> [Aim of the exercise] Quote the lines below from the one containing "What is the inter-object" to the final line, both ends included; exclude the pictures.

Spatial question records:

--- Begin ---

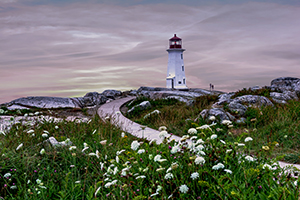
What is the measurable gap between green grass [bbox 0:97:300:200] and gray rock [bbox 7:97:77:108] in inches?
464

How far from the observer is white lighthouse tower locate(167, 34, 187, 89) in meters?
29.8

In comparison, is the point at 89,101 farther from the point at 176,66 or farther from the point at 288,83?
the point at 288,83

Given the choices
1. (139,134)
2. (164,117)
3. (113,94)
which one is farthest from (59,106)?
(139,134)

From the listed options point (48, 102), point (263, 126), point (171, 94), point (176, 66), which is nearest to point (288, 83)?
point (171, 94)

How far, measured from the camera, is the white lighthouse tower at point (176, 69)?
1172 inches

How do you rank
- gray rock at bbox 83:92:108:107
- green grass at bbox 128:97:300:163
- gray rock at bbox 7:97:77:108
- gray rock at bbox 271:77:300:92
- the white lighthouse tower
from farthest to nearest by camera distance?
the white lighthouse tower → gray rock at bbox 83:92:108:107 → gray rock at bbox 7:97:77:108 → gray rock at bbox 271:77:300:92 → green grass at bbox 128:97:300:163

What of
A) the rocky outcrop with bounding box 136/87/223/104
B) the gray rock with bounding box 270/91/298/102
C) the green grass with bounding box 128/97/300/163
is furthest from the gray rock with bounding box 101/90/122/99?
the gray rock with bounding box 270/91/298/102

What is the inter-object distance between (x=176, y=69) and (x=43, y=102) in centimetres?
1643

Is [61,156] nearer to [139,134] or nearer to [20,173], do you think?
[20,173]

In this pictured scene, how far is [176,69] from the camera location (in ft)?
98.1

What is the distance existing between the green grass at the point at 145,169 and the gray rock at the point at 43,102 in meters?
11.8

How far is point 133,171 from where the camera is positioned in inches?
129

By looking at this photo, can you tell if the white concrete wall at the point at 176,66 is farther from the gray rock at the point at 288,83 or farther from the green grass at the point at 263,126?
the green grass at the point at 263,126

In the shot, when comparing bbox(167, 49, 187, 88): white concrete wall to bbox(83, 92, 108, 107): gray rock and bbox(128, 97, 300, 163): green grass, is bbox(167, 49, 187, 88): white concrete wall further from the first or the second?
bbox(128, 97, 300, 163): green grass
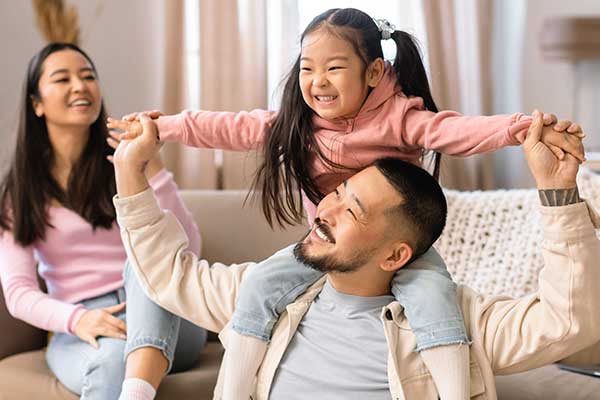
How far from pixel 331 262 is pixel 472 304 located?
0.94ft

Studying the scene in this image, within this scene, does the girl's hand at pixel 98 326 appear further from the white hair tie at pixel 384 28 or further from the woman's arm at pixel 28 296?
the white hair tie at pixel 384 28

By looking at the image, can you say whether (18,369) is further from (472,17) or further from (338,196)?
(472,17)

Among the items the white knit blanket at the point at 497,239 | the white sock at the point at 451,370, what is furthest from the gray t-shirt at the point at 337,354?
the white knit blanket at the point at 497,239

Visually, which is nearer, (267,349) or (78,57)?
(267,349)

--- End ---

> [Reply]
What is the inter-object distance between (x=176, y=69) and (x=43, y=102) in centimetres?
1643

Is [61,156] nearer to [139,134] or nearer to [20,173], do you think?
[20,173]

In this pictured scene, how far is [176,69] from the camera location (in ft)?
98.1

What is the distance existing between the green grass at the point at 145,169 and the gray rock at the point at 43,102 in meters?
11.8

How far is point 133,171 from where the camera is positioned in inches?
129

By looking at this photo, can you tell if the white concrete wall at the point at 176,66 is farther from the gray rock at the point at 288,83 or farther from the green grass at the point at 263,126?
the green grass at the point at 263,126

In the shot, when comparing bbox(167, 49, 187, 88): white concrete wall to bbox(83, 92, 108, 107): gray rock and bbox(128, 97, 300, 163): green grass, is bbox(167, 49, 187, 88): white concrete wall further from the first or the second?
bbox(128, 97, 300, 163): green grass
How far from pixel 331 262 is pixel 472 304 located?
0.94ft

Studying the scene in this image, within this scene, does the girl's hand at pixel 98 326 appear further from the white hair tie at pixel 384 28 or further from the woman's arm at pixel 28 296?
the white hair tie at pixel 384 28

By looking at the image, can you say whether (18,369) is further from (472,17) or further from (338,196)?
(472,17)

Among the items the white knit blanket at the point at 497,239 | the white sock at the point at 451,370, what is furthest from the gray t-shirt at the point at 337,354?
the white knit blanket at the point at 497,239

Visually, which is nearer, (267,349) or (78,57)?
(267,349)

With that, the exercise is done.